__What needs to be done__.
Your answer should be every line of the records that contains the word "Open", copied as it stands.

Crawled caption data
===============

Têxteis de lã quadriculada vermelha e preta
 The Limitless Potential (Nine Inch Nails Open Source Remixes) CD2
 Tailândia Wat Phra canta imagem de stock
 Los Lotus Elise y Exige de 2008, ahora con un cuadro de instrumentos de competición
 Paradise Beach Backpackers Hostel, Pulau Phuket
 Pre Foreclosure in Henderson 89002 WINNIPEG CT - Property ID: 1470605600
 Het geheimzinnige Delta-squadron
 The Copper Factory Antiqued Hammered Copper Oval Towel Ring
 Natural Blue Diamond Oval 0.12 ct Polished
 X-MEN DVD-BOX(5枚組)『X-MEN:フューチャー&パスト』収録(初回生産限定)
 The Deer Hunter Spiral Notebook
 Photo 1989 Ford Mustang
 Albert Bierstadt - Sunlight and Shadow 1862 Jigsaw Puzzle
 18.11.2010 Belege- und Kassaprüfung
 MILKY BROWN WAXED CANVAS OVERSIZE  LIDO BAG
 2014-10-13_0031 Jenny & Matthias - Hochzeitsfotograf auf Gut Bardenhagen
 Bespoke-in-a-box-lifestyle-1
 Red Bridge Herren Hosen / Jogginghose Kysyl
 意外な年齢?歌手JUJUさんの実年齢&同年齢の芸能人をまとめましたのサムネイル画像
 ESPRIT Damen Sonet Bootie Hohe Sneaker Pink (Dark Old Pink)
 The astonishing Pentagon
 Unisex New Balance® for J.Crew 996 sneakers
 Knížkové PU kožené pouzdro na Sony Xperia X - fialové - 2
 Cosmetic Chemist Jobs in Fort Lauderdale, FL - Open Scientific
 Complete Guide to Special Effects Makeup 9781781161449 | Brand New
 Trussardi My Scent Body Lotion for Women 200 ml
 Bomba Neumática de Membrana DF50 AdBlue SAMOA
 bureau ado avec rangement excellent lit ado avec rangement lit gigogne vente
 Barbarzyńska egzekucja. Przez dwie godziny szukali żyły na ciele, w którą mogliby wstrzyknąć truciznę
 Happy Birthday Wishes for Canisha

===============

__Final answer__.
 The Limitless Potential (Nine Inch Nails Open Source Remixes) CD2
 Cosmetic Chemist Jobs in Fort Lauderdale, FL - Open Scientific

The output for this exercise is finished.